**Job:** Keep writing the guide on making elk sounds, starting right after its last line.

Elk Sounds: Learn to Make
Realistic Sounding Elk Talk

Making elk sounds properly while hunting will increase your chances of success, especially during the rut. On this page we will get down to the nitty gritty of doing elk talk with elk hunting calls.

Related topics available:
Learning Elk Talk
Product Review of Elk Calls
Recordings of Elk in the Wild
Calling Elk In Close
Predicting and Hunting the Elk Rut
Bow Hunting Elk

Everyone is tempted to make bugle call sounds, including us, but the real temptation to bulls is cow elk calls. A bugling elk call is great for locating bulls early in the morning, but done too much will usually result in a bull elk moving away from you.

The calm elk sounds of a contented herd of cows and calves, or an estrus whine during the peak of the rut will attract a bull elk much more effectively.

ElkNut's PlayBook and Sounds of the Elk CD are now available here with free shipping!

Chirps and Mews

Cows and calves, and even bulls, all make “mews” and “chirping” elk sounds. A mew sounds like a drawn out chirp.

Chirps: Chirps are short noises made by all elk. It’s a good assumption to assume they use this sound to stay in touch with each other. Elk herds are very sociable. They like to stay in touch (elk texting?). A chirp discussion very possibly means something like, “I’m OK over here. How about you?” Or, “This place is overgrazed. I’m heading this way.” “I’m right behind you!” (OK. Let’s not get carried away.)

To make a cow chirp on a call ( mouth diaphragm (audio) , hand held blow call (audio) , or squeeze bulb) figure out how to make a high pitched squeal “eee” and how to make a lower tone “uhh” with first more and then less pressure. The eee and uhh are both short in duration with no pause. “ee-uh”. The higher the pitch, the younger and smaller the animal (calf).

Mews: Mews are a little longer elk sound than a chirp and can become quite pleading. “eeeuuuuuh”, It might be reasonable to think it’s like saying, “I’m over here all alone. Where are you? Let’s stay close. OK?” Of course, mews can go from sounding quite relaxed, to an outright pleading attitude. “Attitude” is a very good word to use when describing tone changes in all elk talk. An older cow will have a more nasal sound at the end. Eee-uuuuh, with a sharp stop, not trailing off.

(Audio of mew on hand held reed call.)

Calf mews are a very high pitched, “eeuh”. They are often somewhat desperate sounding when they have been separated from their mother or the herd. (Actual lost calf audio) They will often keep it up until they get “found” again. If you duplicate a calf mew, you might find that a cow elk comes to you. The cow will know it’s not her calf, because they know their own calves’ voices. After all, most mothers will try to help a crying, lost child.

(Audio of calf mew on mouth diaphragm.)

**Data listing:**
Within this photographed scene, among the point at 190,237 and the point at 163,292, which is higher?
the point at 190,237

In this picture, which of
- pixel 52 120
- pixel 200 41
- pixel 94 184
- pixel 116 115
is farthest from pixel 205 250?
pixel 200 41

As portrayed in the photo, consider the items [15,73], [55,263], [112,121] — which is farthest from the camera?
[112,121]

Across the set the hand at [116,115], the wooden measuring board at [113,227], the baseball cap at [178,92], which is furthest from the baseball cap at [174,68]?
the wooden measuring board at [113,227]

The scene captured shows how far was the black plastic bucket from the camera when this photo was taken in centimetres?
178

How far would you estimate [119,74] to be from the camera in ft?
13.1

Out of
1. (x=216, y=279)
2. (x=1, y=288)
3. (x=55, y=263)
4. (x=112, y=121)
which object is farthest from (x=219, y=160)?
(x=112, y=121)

* * *

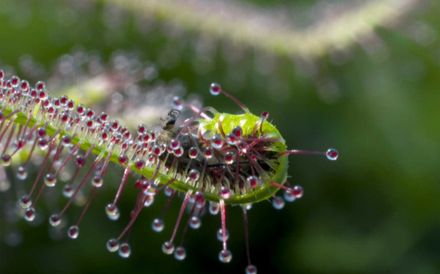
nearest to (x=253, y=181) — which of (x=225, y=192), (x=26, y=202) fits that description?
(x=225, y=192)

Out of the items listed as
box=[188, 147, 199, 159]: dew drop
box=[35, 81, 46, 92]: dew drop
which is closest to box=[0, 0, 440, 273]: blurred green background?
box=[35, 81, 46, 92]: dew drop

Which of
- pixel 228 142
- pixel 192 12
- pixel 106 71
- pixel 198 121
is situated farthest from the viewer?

==

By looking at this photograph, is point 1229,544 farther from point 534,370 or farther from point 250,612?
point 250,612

**The output:**
If you really want to get the attention of a herd of cows (that might have a bull among them), a calf mew could be done repetitively for several minutes, while walking around rather noisily. When a calf is lost, he wanders around making desperate pleading mews. The risk, of course, is that you will get busted during all that movement.

Here is extended audio of a lost calf, with cows and bull sounds.

The Dredded Elk Bark

An elk bark (audio) is one elk sound you don’t normally want to replicate in the woods. Usually it is done in a stressful situation to indicate danger is present. The first time I heard a bark years ago was when a big cow had snuck up on me while I as cow talking. She saw me before I saw her. She barked and I looked around for some kind of dog. She was staring eye to eye with me.

It is very possible that a bark is kind of like a curse word, like when someone startles you or you hit your thumb. Sometimes a bull might use a bark to fuss at some cows that aren’t where he thinks they should be, or when another bull sneaks in too close to his territory without warning.

It might be something worth trying to duplicate when trying to call elk and nothing else is working, but generally, “don’t cuss at the elk”. Unless you get barked at, then you might find yourself reverting to cussing in English as the herd runs over the ridge.

Estrus Whine- A Sexy Song

The estrus whine (actual recording) is an excited vocal expression that cows make when they are ready to be bred, right now. Bulls are highly motivated and aroused when they hear that “love talk”, but they probably have a good idea when that sound should be heard. If you do it too soon before the peak of the rut, the bulls might get suspicious. Overusing the estrus whine can be counter-productive.

Some elk calling experts separate a “hyper hot” cow elk sound from standard “estrus” sounds and some will use the two terms interchangeably. It does seem that some cows get extra pumped up with the gyrating, wavy calls they make when they are ready to be bred. I think it’s a good assumption that an elk making this sound is saying, “I am sooo ready! Get over here you big hunk!”

It sounds something like this, "EEuuuh, eeEEeeuh”, with wavy pleading high pitch variations, not just two tones as with the mew. There is no exact cadence because all elk are different. The biggest problem is doing it too much or outside the rut peak. Sometimes it works toward the end of the rut.

(Audio of estrus sound on mouth diaphragm.)

(Audio of estrus sound on hand held reed.)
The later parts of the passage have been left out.